ZURICH, SWITZERLAND – Behind double-digit increases in its Gourmet & Specialties segment, Barry Callebaut AG achieved volume and sales figures in fiscal-year 2020-21 that compared well with the company’s figures in 2018-19, or before COVID-19 hit.

Sales volume of 2.19 million tonnes was up 4.6% from 2.10 million tonnes in 2019-20 and up 2.4% from 2.14 million tonnes in 2018-19. Sales revenue of 7.21 billion Swiss francs ($7.83 billion) was up 4.6% from 6.89 billion Swiss francs in 2019-20 but down 1.4% from 7.31 billion Swiss francs in 2018-19. Net profit for the year rose 23% in 2020-21 to 384.5 million Swiss francs ($417.5 million) from 311.5 million Swiss francs in 2019-20. The figure also marked a 4.3% increase from 368.7 million Swiss francs in 2018-19.

 In Gourmet & Specialties, volume rose 18% from 2019-20 levels to reach 247,357 tonnes. Revenue increased 18% to 1.13 billion Swiss francs. In 2018-19, Gourmet & Specialties achieved volume of 248,771 tonnes and revenue of 1.16 billion Swiss francs. The Gourmet & Specialties team looked at the pandemic as an opportunity, adding 3,000 new customers over the past year, said Peter Boone, chief executive officer, in a Nov. 10 earnings call.  

“They have looked at, of course, where the market was going down, the distribution channels were going in lockdown, and they were forced to look at other segments, other customers, other regions to grow,” he said.

Ben De Schryver, chief financial officer, added, “Our gourmet business is a business of artisans. It's a business of foodservice. It is a business of small- and medium-sized companies.
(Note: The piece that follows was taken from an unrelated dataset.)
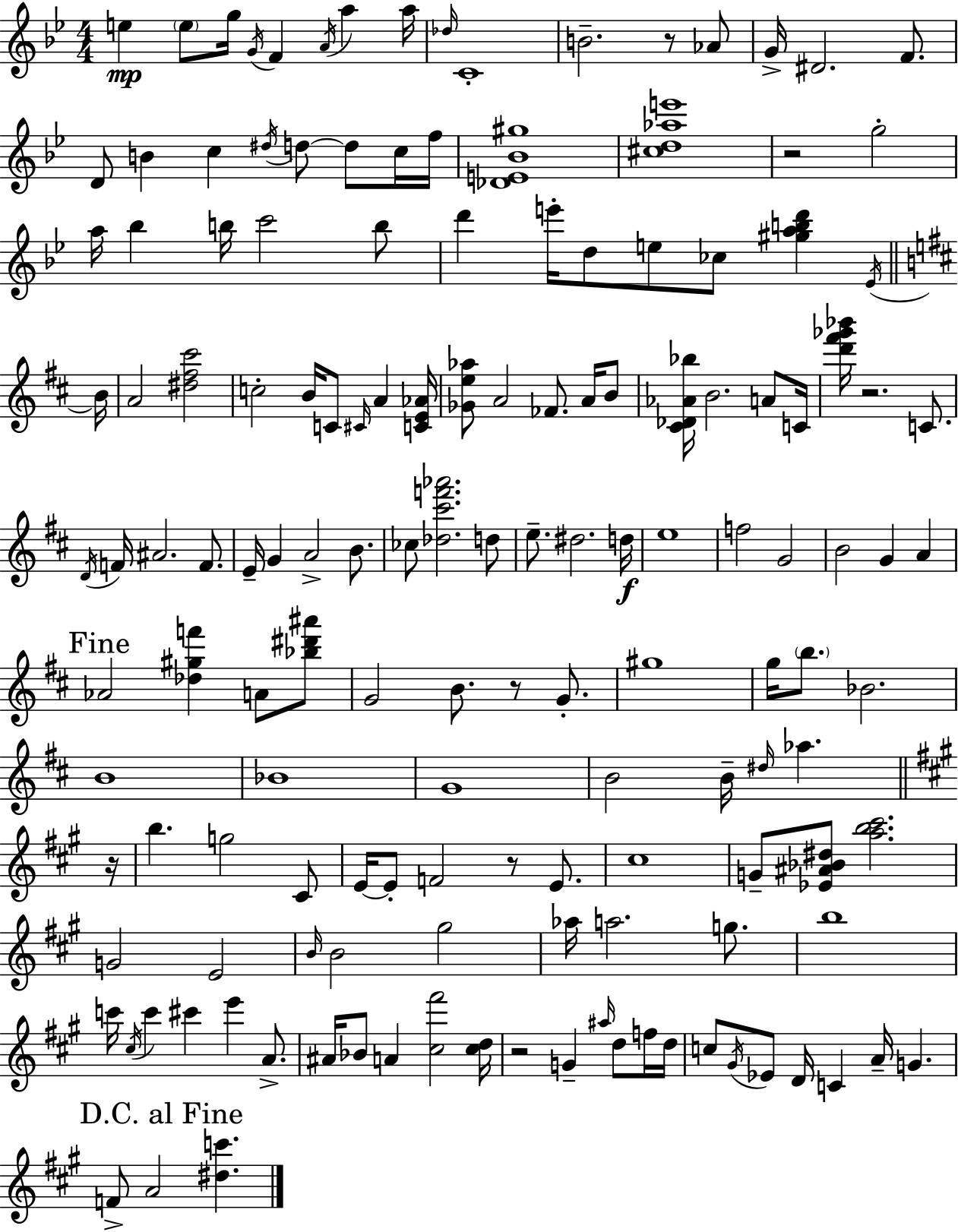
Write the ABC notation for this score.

So it is a large pool of clients, and it's very important as well in different segments.”

Extending a supply partnership with the Hershey Co. boosted results in the Americas region, where sales increased 8% to 610,133 tonnes and sales revenue increased 4% to 1.83 billion Swiss francs.

Zurich-based Barry Callebaut dealt with higher input costs in 2020-21. The world market price for sugar increased by 22% on average due to strong demand from China and a poor Brazilian crop, according to the company. Dairy prices increased by 12% on average due to strong demand in Asia as well as growing concerns around milk supply, logistical bottlenecks, higher energy prices and inflation.

One exception was cocoa, where bean prices on average declined by 7% because of a surplus

“The market environment remains volatile, with global cocoa supply and demand out of balance due to good crops in the main cocoa-producing countries on the one hand and the decreased demand as a result of COVID-19 pandemic on the other hand,” Mr. De Schryver said. “The average combined ratio remained about stable compared to prior year with very resilient cocoa powder prices while cocoa butter prices were under pressure related to the lower demand for chocolate due to COVID-19, the pandemic. The smart growth execution and our improved position, thanks to our cocoa leadership project helped us to absorb these market fluctuations better while we are not completely immune against them.”